(WHAT IS ASKED)
1) Reproduce word for word everything in the proxy statement passage from "Expenses. Board members" down to "Company for reimbursement.".
2) According to the proxy statement passage, how many shares of Common Stock will be reserved for issuance under the 2012 Stock Incentive Plan?

(ARTICLE)

• • • • • • •

Expenses. Board members were reimbursed for travel and other expenses incurred in connection with their duties as Directors to the extent such expenses were submitted to the Company for reimbursement.
The table below summarizes the equity-based awards held by the Company's non-employee directors as of December 31, 2011.
Name
|
Number of Securities Underlying Unexercised Options Exercisable |
Number of Securities Underlying Unexercised Options Unexercisable |
Exercise Price ($) |
Expiration Date | |||||||||
---|---|---|---|---|---|---|---|---|---|---|---|---|---|
Kristine F. Hughes |
| | | | |||||||||
Albert R. Dowden |
25,000 | | 5.35 | 9/24/2019 | |||||||||
Willem Mesdag |
25,000 | | 5.35 | 9/24/2019 | |||||||||
Robert B. Mercer |
25,000 | | 8.79 | 10/14/2020 | |||||||||
Jeffrey D. Watkins |
25,000 | | 5.35 | 9/24/2019 | |||||||||
Mark R. Genender |
25,000 | | 8.88 | 4/21/2021 |
Recommendation of the Board of Directors
The Board of Directors unanimously recommends a vote FOR the election of each of the foregoing nominees to the Board of Directors.
13
PROPOSAL TWO:
ADOPTION OF NATURE'S SUNSHINE PRODUCTS, INC.
2012 STOCK INCENTIVE PLAN
Our Board of Directors is requesting that shareholders approve the implementation of the Nature's Sunshine Products, Inc. 2012 Stock Incentive Plan, under which 1,500,000 shares of Common Stock will be reserved for issuance. The 2012 Stock Incentive Plan was adopted by our Board of Directors and became effective on March 1, 2012, subject to shareholder approval at the 2012 Annual Meeting. The Company's 2009 Stock Incentive Plan, as amended and previously approved by the shareholders, remains effective and the approval by the shareholders of the 2012 Stock Incentive Plan shall not terminate the 2009 Stock Incentive Plan or any outstanding grants issued thereunder. As of March 31, 2012, 24,850 shares remained available for issuance of new grants under the 2009 Stock Incentive. However, to the extent any shares of Common Stock subject to awards under the 2009 Stock Incentive Plan that, after the effective date of the 2012 Stock Incentive Plan, are not purchased or are forfeited or reacquired by the Company or are otherwise not delivered due to termination or cancellation of the award, such shares of Common Stock will be added to the share reserve available for award and issuance under the 2012 Stock Incentive Plan, up to a maximum of 400,000 shares.

• • • • • • •

(RAW RECORDS)
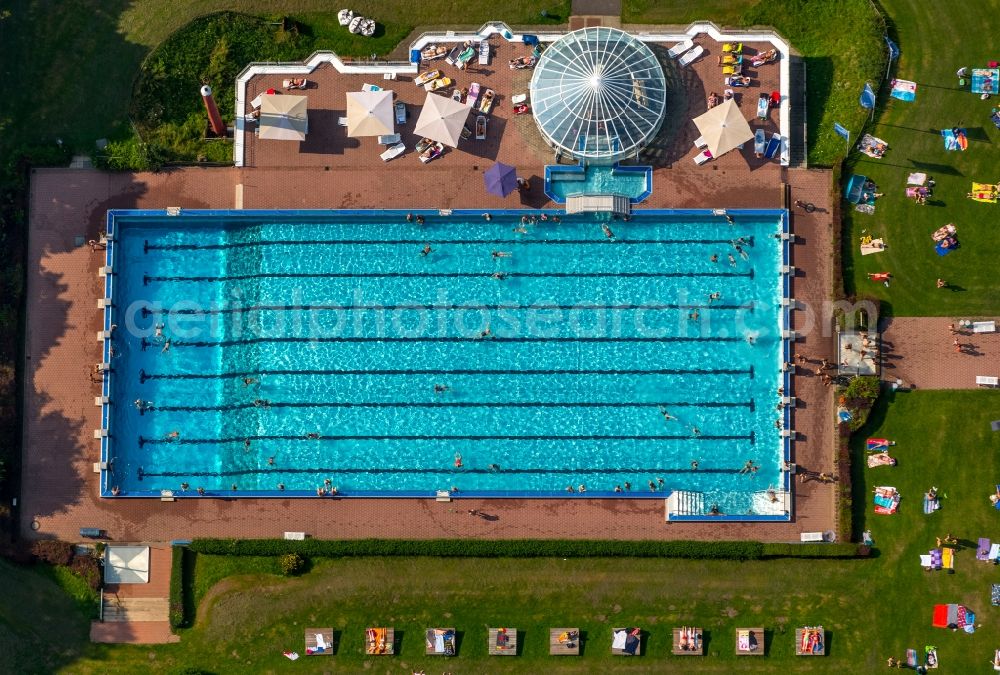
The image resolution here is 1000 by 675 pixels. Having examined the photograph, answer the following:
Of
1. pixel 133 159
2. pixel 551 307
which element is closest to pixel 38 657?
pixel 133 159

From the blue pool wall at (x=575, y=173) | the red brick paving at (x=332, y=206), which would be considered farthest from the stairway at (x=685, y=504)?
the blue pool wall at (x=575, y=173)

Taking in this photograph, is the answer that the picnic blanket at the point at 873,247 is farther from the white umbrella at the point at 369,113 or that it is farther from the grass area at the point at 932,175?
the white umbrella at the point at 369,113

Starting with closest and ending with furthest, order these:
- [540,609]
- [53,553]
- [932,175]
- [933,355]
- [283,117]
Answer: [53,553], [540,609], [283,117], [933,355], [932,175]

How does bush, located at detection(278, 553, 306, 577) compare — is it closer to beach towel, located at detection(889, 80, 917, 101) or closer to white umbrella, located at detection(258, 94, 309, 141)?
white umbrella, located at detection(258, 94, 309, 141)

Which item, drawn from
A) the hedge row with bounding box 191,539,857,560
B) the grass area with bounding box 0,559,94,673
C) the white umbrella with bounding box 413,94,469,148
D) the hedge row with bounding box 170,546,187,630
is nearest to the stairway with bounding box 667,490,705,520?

• • • • • • •

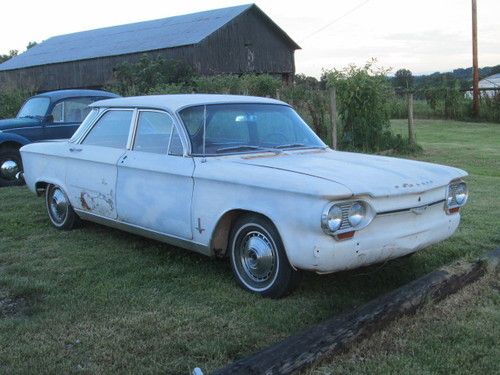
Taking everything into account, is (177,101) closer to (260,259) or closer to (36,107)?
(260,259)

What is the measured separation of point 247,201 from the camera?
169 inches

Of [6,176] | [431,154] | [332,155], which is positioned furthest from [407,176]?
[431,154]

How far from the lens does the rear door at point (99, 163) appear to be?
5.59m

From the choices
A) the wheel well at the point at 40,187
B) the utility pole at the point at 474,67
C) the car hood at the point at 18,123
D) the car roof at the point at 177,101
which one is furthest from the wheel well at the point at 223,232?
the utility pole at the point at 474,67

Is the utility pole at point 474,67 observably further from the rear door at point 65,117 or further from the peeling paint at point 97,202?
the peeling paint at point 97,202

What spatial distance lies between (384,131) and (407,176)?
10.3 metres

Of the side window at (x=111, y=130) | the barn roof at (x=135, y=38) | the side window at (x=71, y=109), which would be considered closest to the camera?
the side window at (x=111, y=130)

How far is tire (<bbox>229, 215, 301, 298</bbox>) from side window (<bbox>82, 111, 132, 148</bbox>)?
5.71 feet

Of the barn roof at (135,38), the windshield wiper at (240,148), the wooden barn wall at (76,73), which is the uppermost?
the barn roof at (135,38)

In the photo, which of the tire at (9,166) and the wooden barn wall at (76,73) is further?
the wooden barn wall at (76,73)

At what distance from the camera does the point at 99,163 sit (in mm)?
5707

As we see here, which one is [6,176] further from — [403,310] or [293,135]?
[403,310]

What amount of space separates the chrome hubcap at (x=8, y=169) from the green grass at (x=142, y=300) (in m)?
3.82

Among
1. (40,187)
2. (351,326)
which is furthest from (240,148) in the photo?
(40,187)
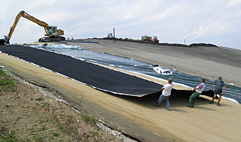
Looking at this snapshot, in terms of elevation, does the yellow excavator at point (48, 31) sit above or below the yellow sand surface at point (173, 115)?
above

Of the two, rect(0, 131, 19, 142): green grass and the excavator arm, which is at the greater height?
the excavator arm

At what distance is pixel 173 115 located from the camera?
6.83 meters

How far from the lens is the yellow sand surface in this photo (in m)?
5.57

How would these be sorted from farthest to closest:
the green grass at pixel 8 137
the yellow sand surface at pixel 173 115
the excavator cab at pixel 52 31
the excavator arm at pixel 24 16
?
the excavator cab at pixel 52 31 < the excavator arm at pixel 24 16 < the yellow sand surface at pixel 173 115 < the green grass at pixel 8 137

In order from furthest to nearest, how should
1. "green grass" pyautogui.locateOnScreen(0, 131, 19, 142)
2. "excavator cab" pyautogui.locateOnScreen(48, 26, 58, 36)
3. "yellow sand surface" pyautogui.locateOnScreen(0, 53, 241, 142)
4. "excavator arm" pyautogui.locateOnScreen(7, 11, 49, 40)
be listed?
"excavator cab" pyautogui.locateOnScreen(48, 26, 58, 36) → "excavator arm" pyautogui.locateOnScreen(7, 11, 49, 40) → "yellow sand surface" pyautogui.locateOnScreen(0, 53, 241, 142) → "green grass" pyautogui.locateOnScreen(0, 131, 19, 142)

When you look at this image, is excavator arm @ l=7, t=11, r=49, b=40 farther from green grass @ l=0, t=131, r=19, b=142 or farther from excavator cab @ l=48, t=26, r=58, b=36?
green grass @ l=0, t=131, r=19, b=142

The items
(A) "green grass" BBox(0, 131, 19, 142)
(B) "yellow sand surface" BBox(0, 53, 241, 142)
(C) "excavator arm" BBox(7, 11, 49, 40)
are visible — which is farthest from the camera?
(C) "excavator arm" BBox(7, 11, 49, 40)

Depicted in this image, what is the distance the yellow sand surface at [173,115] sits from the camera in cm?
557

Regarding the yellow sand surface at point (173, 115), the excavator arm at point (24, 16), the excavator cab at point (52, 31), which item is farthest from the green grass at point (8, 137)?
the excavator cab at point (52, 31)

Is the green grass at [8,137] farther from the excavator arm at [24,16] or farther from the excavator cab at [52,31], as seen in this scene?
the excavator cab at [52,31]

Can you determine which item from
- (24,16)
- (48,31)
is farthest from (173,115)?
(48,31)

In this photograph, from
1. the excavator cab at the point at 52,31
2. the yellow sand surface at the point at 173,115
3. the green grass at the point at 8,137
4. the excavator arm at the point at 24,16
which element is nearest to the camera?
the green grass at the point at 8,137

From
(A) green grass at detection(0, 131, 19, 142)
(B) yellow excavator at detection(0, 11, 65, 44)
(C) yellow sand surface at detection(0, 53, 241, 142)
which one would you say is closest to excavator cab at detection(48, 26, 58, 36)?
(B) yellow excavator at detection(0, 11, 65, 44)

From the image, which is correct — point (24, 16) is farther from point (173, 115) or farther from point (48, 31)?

• • • • • • •

(EXERCISE ANSWERS)
1)
Expenses. Board members were reimbursed for travel and other expenses incurred in connection with their duties as Directors to the extent such expenses were submitted to the Company for reimbursement.

2) 1,500,000 shares